#### Source passage

Reflecting—that’s what we all tend to do in the second half of life. As we indulge in our routine reflecting, we find ourselves pausing at the crucial places . . . the places where we made choices with life-changing consequences. This is part of our series on such forks in the road.
“Blue Sea, Nice, France.” Image by Natalia Romay via Flickr (Creative Commons license)
As a little girl I loved writing letters to my international pen-pals—Hisae in Japan, Mona in Sweden, Xavier in Ecuador, Swifty in England. And as I grew up, my fondest dreams were of the beautiful and exotic foreign places I would visit someday. So when faced with the possibility of actually living in one of those places, why did I suddenly start feeling more American than Yankee Doodle Dandy?
Here’s the story. Right after graduating, my college friends and I wanted to live abroad so much that we nabbed summer jobs in London working as clerks (or clarks, as the British say). My job was typing petroleum licenses in a government office on the banks of the Thames. My friends’ jobs were similarly stultifying. We lived for the weekends, hoping to meet our match among the dashing blokes of London. Then we saw that Led Zeppelin was playing at a big outdoor concert three hours from the city, in Shepton Mallet. What luck to be able to worship Robert Plant, the British rock god, in person! But on the day of our pilgrimage it was raining cats and dogs and cows and sheep. By the time we got there it looked like Woodstock all over again. Hundreds of us were slipping and sliding in the mud. Before we heard even one note of “Good Times Bad Times,” my friends and I regretfully decided to reverse course.
We could barely keep our footing as we trudged to the train station in defeat. I must have looked particularly soaked and sad, because a brown-eyed man in pink corduroy jeans stepped out of the crowd, smiled, and silently offered me an orange.
Now here’s where my story starts to sound too good to be true. The following Monday, returning from work, I alighted from the tube station and saw him again. The man with the orange. “It’s you!” he said in accented English. I couldn’t believe it either.
We stood there on the sidewalk, trading bits of personal information. Michel was from the south of France and he was taking a London course that would complete his studies in eye surgery. “I have an extra ticket to see Midsummer Night’s Dream in Regent’s Park tonight,” he said. “Would you like to come with me?”
After sharing that magical night in the park with Puck and Titania, Michel and I kept on seeing each other. I wasn’t even that surprised when he suggested that I go home with him to meet his parents in Nice. Things had not gotten serious yet. We were taking things slowly. Yet we got along so well, had so much to talk about, that this next step seemed natural somehow.

#### Using the information
1) In the essay, what field was Michel completing his studies in through his London course?
2) Print the part of the essay starting at "Reflecting—that’s what we" and ending at "in the road.".
The listing has no connection to the essay.

(Saved data entries)
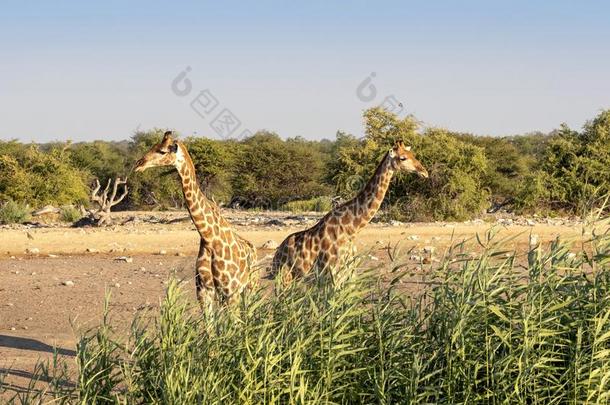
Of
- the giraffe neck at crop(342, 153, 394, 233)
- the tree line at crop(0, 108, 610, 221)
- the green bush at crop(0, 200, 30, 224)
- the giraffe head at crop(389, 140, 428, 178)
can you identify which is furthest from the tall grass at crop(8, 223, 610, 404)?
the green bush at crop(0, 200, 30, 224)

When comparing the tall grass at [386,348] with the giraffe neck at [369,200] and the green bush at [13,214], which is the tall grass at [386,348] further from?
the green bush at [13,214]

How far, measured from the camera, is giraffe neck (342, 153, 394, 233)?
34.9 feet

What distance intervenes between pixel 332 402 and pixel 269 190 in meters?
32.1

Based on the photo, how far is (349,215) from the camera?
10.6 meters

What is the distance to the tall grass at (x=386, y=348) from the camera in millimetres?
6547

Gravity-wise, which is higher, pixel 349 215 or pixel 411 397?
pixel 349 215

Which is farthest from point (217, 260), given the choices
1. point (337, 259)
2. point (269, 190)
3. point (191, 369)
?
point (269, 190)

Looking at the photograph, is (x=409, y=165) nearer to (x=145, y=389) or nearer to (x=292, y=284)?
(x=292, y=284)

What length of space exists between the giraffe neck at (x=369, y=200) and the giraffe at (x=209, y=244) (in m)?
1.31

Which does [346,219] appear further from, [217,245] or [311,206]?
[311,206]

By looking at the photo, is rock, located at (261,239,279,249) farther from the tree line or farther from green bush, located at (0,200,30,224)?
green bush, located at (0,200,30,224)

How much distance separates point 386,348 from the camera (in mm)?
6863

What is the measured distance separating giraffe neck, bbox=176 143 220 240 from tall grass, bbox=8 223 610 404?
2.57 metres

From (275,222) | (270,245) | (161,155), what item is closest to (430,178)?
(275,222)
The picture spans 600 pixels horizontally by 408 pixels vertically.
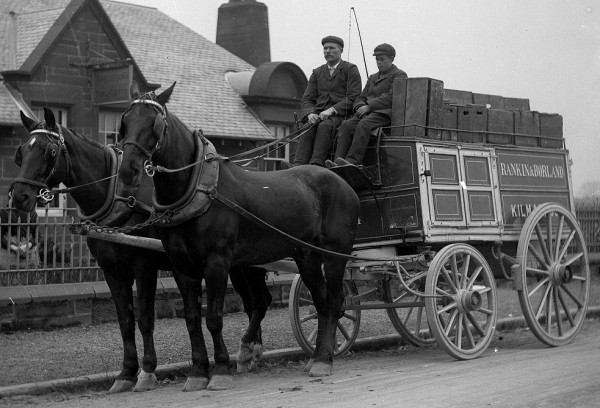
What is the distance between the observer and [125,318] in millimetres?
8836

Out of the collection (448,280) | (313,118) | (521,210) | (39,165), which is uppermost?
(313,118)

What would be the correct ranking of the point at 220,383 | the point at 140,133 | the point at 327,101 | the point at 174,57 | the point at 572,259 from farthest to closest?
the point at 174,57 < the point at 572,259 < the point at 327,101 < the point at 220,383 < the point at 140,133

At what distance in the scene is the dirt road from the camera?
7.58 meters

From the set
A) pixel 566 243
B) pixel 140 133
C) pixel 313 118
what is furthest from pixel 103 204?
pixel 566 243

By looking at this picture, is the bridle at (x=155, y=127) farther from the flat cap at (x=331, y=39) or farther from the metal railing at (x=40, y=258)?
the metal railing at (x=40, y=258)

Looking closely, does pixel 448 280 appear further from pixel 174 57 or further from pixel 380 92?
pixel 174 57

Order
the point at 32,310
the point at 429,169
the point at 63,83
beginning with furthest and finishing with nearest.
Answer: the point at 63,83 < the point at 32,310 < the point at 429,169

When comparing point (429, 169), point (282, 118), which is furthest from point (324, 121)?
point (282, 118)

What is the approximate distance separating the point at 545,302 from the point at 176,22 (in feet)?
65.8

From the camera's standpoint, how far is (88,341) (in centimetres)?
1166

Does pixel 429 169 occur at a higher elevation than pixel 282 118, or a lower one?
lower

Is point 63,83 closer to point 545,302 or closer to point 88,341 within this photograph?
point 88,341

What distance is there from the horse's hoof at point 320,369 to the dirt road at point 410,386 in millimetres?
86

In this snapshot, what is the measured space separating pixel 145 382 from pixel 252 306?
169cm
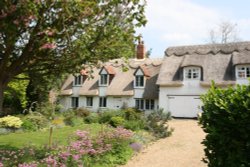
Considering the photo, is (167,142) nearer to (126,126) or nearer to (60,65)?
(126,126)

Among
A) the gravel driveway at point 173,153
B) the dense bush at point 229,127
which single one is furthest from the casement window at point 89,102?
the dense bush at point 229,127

#### Expected results
1) Eye surgery.

2)
Reflecting—that’s what we all tend to do in the second half of life. As we indulge in our routine reflecting, we find ourselves pausing at the crucial places . . . the places where we made choices with life-changing consequences. This is part of our series on such forks in the road.